To assess the efficacy and safety of ALO-02 in managing pain in patients with moderate to severe CLBP who require continuous around-the-clock opioid therapy.

 

Methods: 

 

NOTE: This double blind, placebo controlled, enriched-enrollment randomized withdrawal study (EERW) consisted of 4 phases: a screening period, an open label conversion and titration period, a double-blind treatment period and double-blind post treatment period.

  • Study outcomes
  • Primary outcomes: mean change in weekly average diary numeric rating scale (NRS)-pain scoresSecondary outcomes: changes in
  • Secondary outcomes: changes in roland morris disability questionnaire  (RMDQ), Patient’s global assessment (PGA) of low back pain, 5 point categorical satisfaction with treatment (1, very dissatisfied to 5, very satisfied) and assessment of safety due to reported Adverse events (AEs)
  • Time Points
  • Primary outcomes: baseline to final 2 weeks of double-blind treatment period
  • Secondary outcomes: baseline to week 12/Early Termination (ET)
Results: 

Outcomes

  • Baseline: Overall characteristics between the randomized groups were similar.
  • Open-label conversion titration period: During the open-label period, the median starting daily dose of ALO-02 was 20 mg, which rose to 60 mg as the final daily dose over the course of an average of 31 days. For patients randomized into the double-blind treatment period, the mean weekly NRS-Pain score decreased from 7.0 at screening to 3.1 at the end of the open-label period (randomization baseline).
  • Randomized double-blind treatment period: For the final 2 weeks of the treatment period, these scores increased to 4.3 for placebo and 3.6 for ALO-02. The mean difference in NRS-Pain scores from randomization baseline to the final 2 weeks, the primary efficacy end point, was significantly superior for ALO-02 compared with placebo (P = 0.0114). 

 

 

Figure 1: Mean change from randomization baseline to the final 2 weeks of double blind treatment period in weekly NRS-pain scores

  • Roland Morris Disability Questionnaire and PGA did not show significant treatment differences during the double-blind treatment period. At the end of week 12/ET, the percentage of patients reporting “very good,” “good,” or “fair” tended to be higher for ALO-02 than placebo. The treatment difference in category shift from randomization baseline to the end of week 12/ET between ALO-02 and placebo was not statistically significant (P = 0.1272).
  • Other secondary end points related to pain favored ALO-02. Fifty-nine (44.0%) patients in the placebo group and 84 (57.5%) patients in the ALO-02 group of the double-blind treatment period reported ≥30% decrease in weekly average NRS-Pain scores from screening to the final 2 weeks of the double-blind treatment period, which was statistically significant (P = 0.0248); 40 (29.9%) patients in the placebo group. Fifty eight (39.7%) patients in ALO-02 group showed 50% decrease in the weekly average NRS-Pain scores during the same period favoring ALO-02 but not statistically significant (P 5 0.0874).
  • Acetaminophen was used as a rescue medication by 58 (43.3%) patients in the placebo group compared with 51 (34.9%) patients in the ALO-02 group during the double-blind treatment period.
  • In the double blind treatment period, 56.8% of patients in the ALO-02 group and 56.0% of the patients in the placebo group experienced a treatment emergent adverse event (TEAE). The most common treatment-related TEAEs for ALO-02 during the treatment were nausea, vomiting, and constipation consistent with opioid therapy.

 

Conclusion: 

This study shows that ALO-02 is effective in the treatment of CLBP in the patient population. The safety profile of ALO-02 is also consistent with that of other opioids. The abuse-deterrent feature of the formulation did not alter the effect on pain or add to the concerns of withdrawal.

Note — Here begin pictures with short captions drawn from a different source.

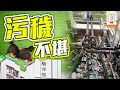 【on.cc東網】駿洋邨變垃圾崗　海量啤酒罐煙頭堆平台　東方介入迅獲清理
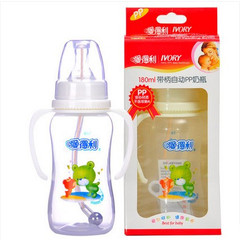 爱得利标准口径PP小奶瓶 带手柄奶瓶 180mL300ml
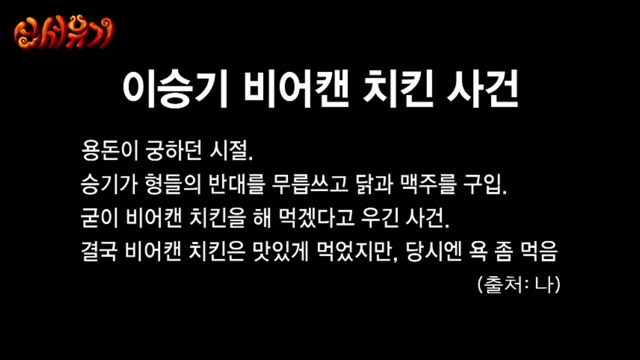 의외로 쎈 이승기ㅋㅋㅋㅋㅋㅋㅋㅋ | 인스티즈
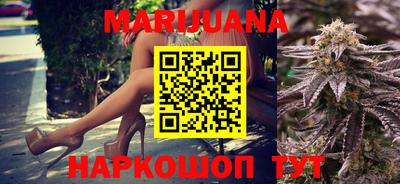 ГАЛЛЮЦИНОГЕННЫЕ ГРИБЫ Лесосибирск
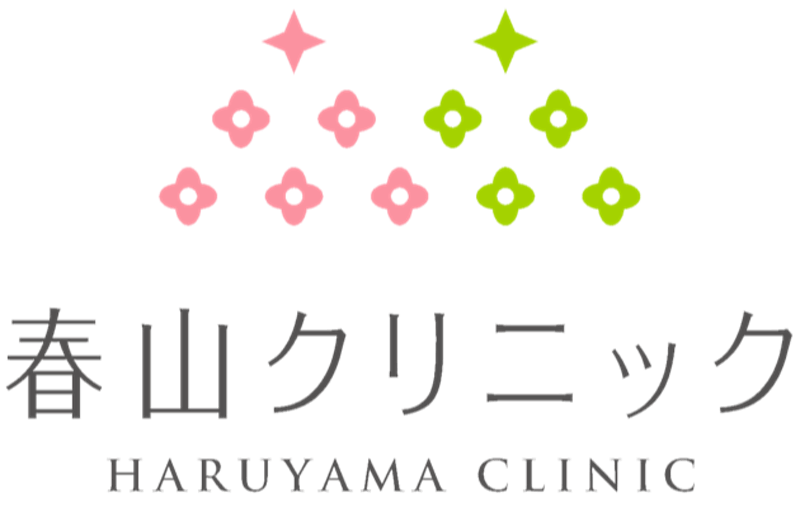 春山クリニック マッサージピール 1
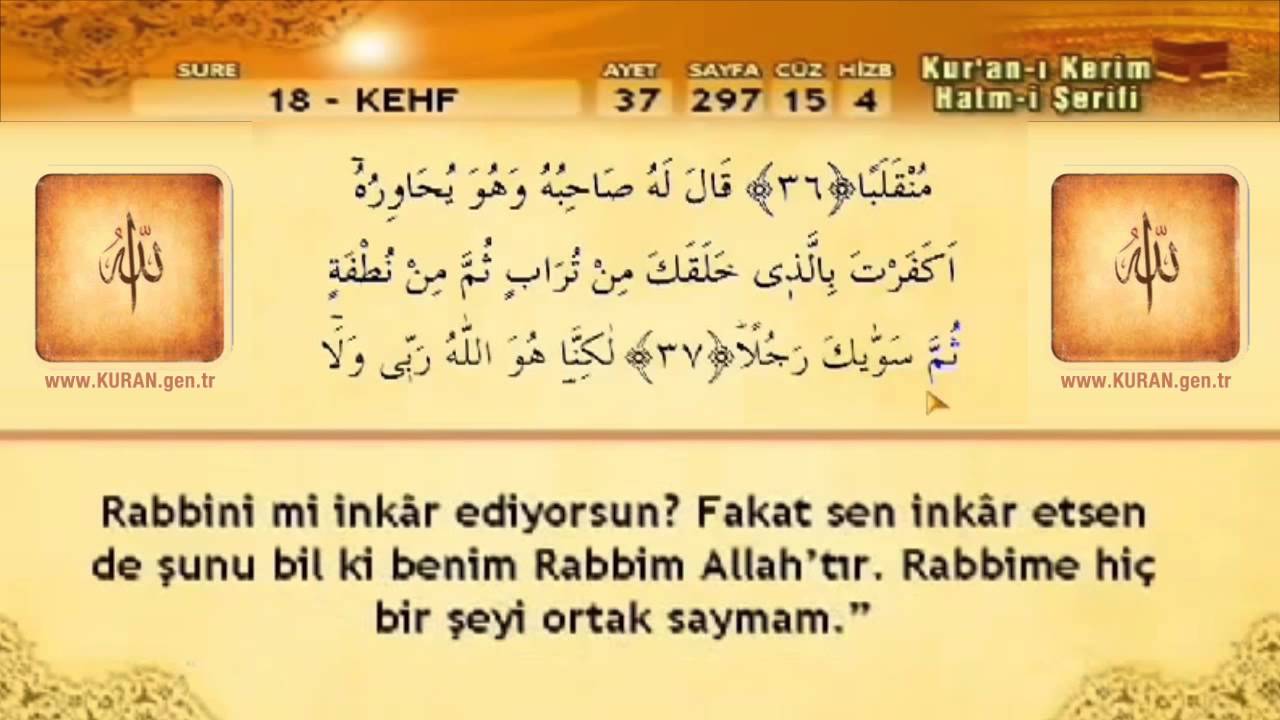 18  Sure   Kehf Suresi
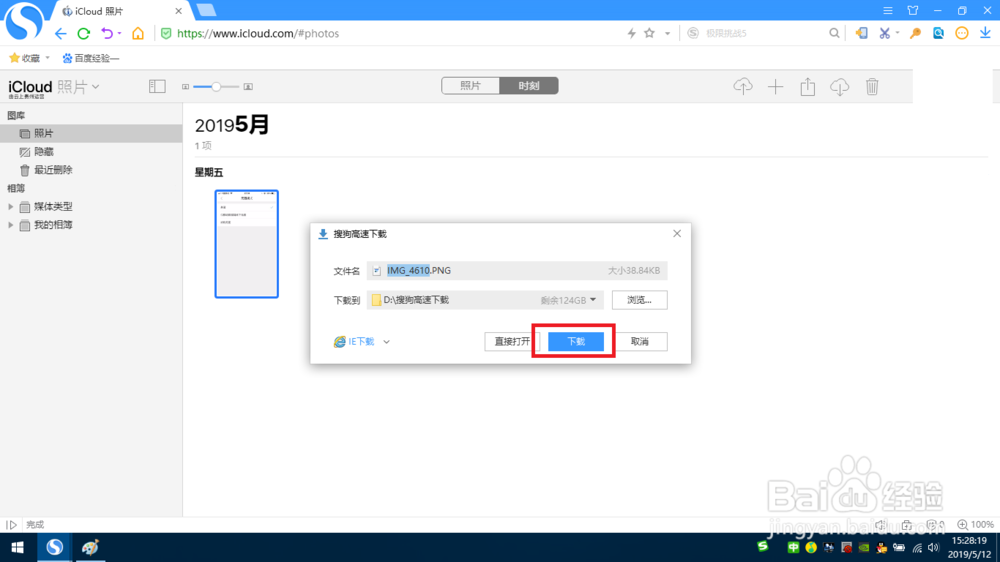 教你如何用icloud备份过的照片恢复到手机上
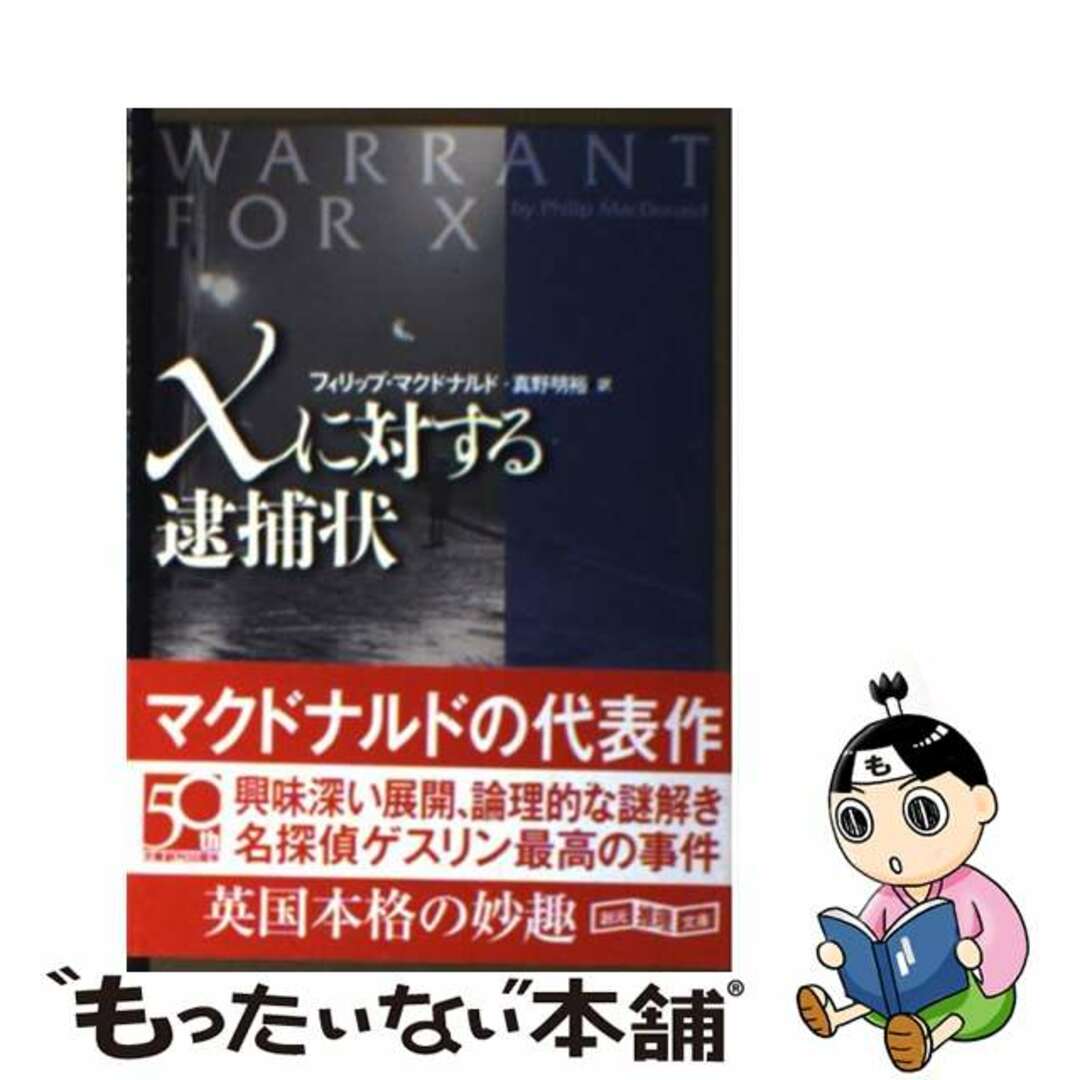 Ｘに対する逮捕状/東京創元社/フィリップ・マクドナルド-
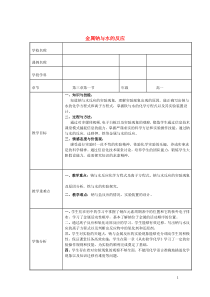 河北省2019-2020学年高中化学 钠与水的反应1 金属钠与水的反应教学设计
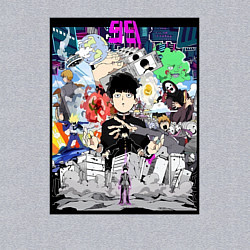 Свитшот хлопковый мужской Моб Психо 100 Рицу Кагэяма, цвет: меланж — фото 2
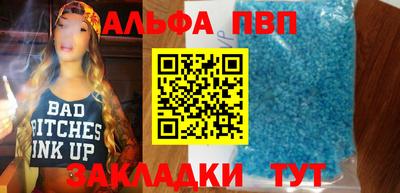 mdma Комсомольск-на-Амуре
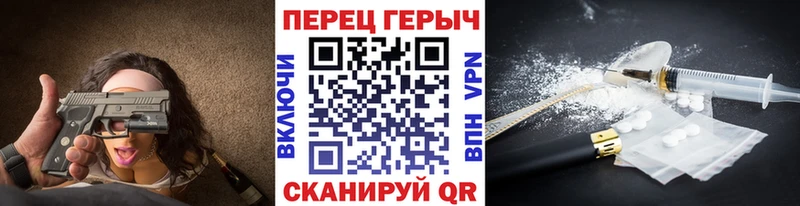 ГЕРОИН Афган  Сухиничи 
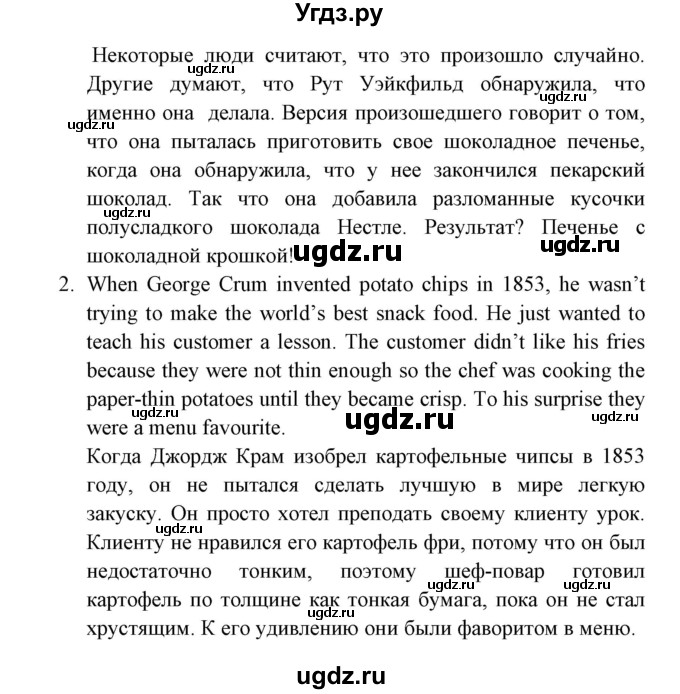 ГДЗ (Решебник) по английскому языку 8 класс (тетрадь по грамматике) Севрюкова Т.Ю. / страница / 32(продолжение 2)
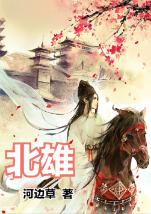 可爱女孩参加宴会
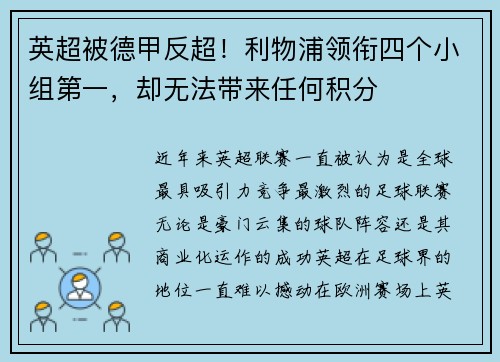 英超被德甲反超！利物浦领衔四个小组第一，却无法带来任何积分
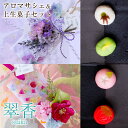 アロマサシェ(ボタニカルワックスサシェ)&ひとくち上生菓子セット「翠香(すいか)」 敬老の日 プレゼント ギフト 花 和菓子 お菓子 スイーツ 60代 70代 80代 90代 送料無料 アロマワックスサシェ アロマワックスバー サシェ プリザーブドフラワー ドライフラワー 芳香剤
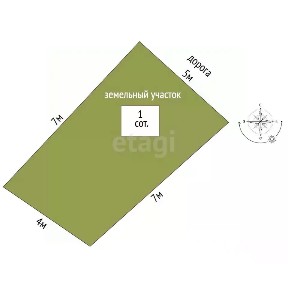 Продается 2-этажный таунхаус, 55,8 м²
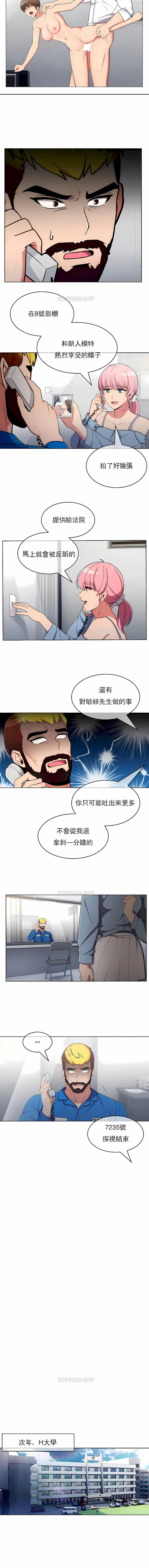 韩国漫画真诚的敏赫韩漫_真诚的敏赫-第56话在线免费阅读-韩国漫画-第3张图片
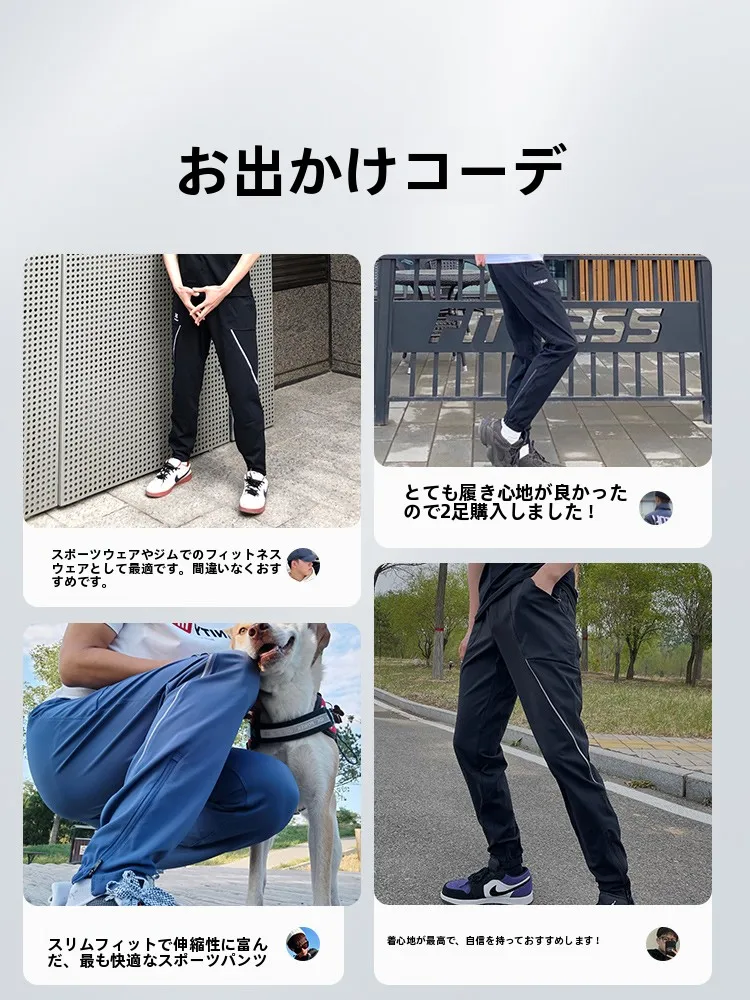 通気性のあるランニングパンツを選ぶなら、この1着で解決できる？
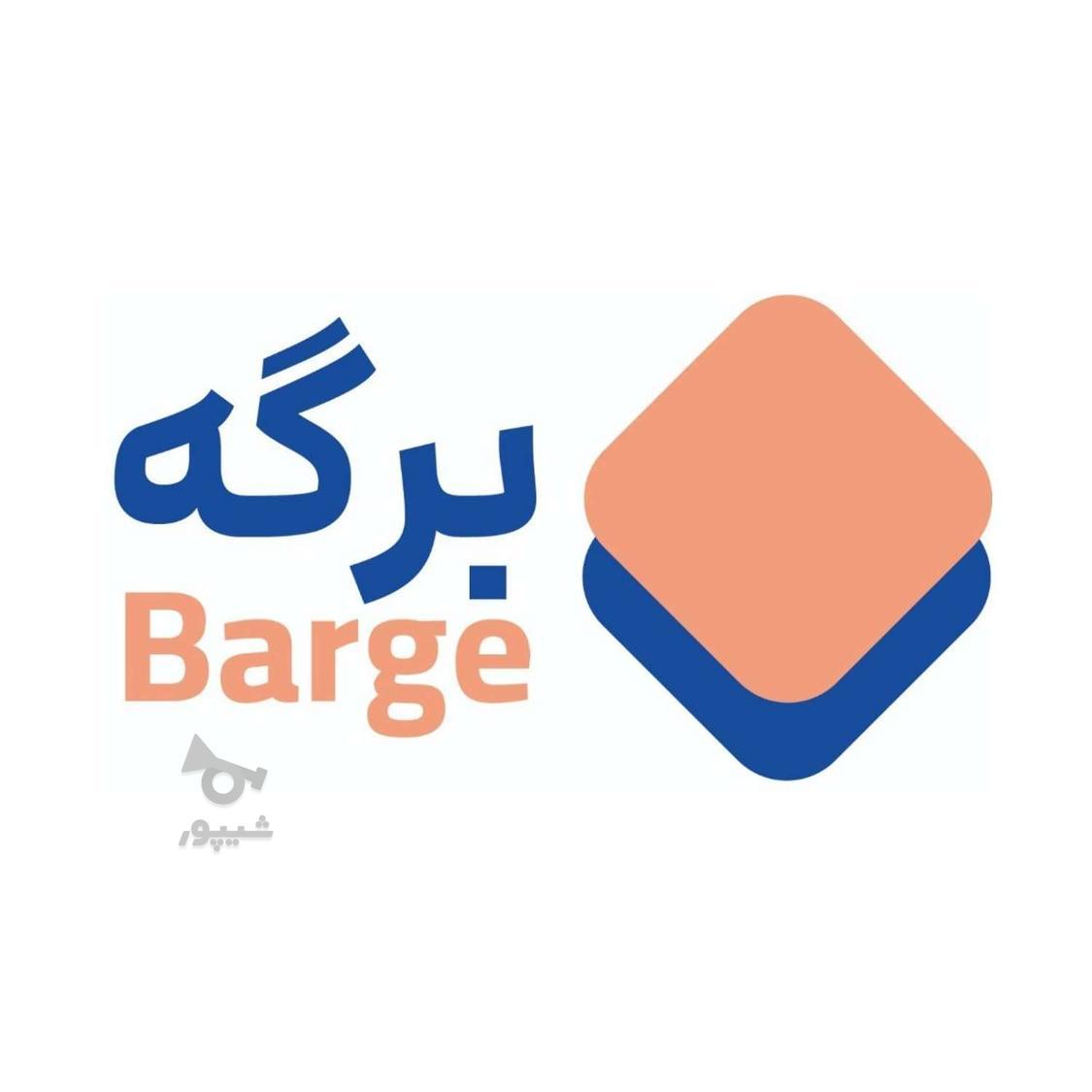 طراح لوگو اختصاصی میخوای ؟ - undefined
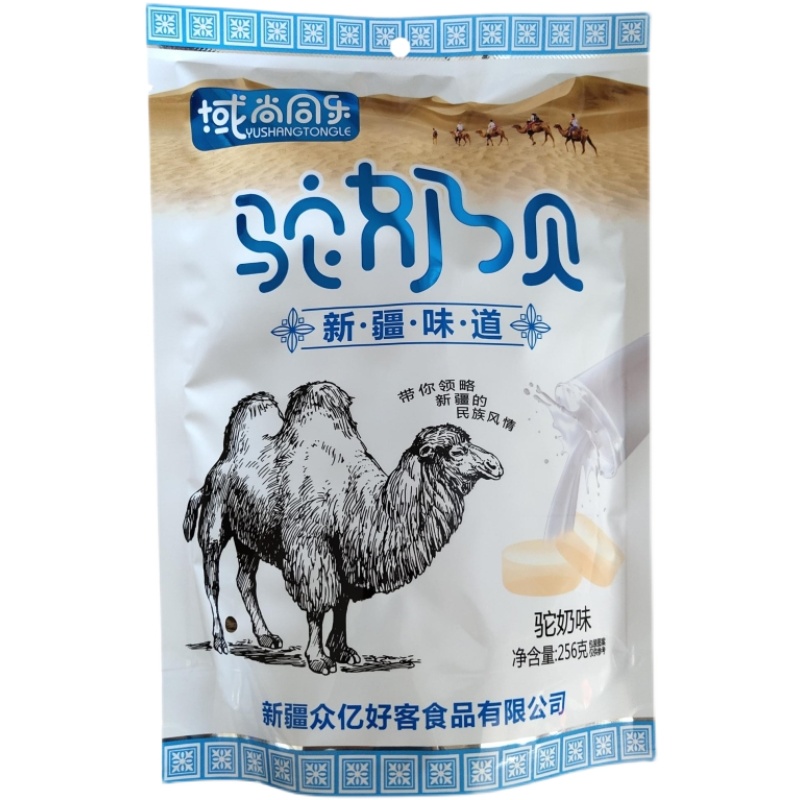 域尚同乐骆驼奶贝奶片干吃新疆特产正宗独立包装营养零食火车同款 - 图3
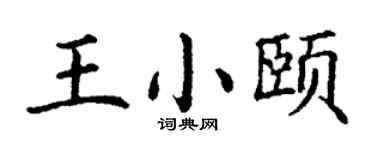 丁谦王小颐楷书个性签名怎么写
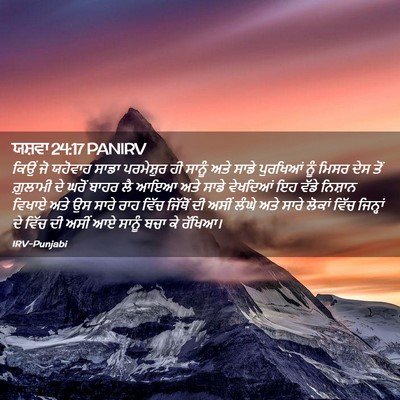 Picture 02 - ਯਸ਼ਵਾ 24:17 PANIRV - ਕਿਉਂ ਜੋ ਯਹੋਵਾਹ - Bible Verse Picture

The safety results of this study are consistent with the findings of an expert panel, which reported that the most frequent opioid related AEs were constipation, nausea and vomiting, sedation or clouded mentation and pruritus or myoclonus. Nausea, vomiting and sedation tend to wane over time. Overall, the observed safety results were consistent with the use of opioids and confirmed the observed safety profile of a long-term safety study of ALO-02 in adults with moderate-to-severe chronic non-cancer pain.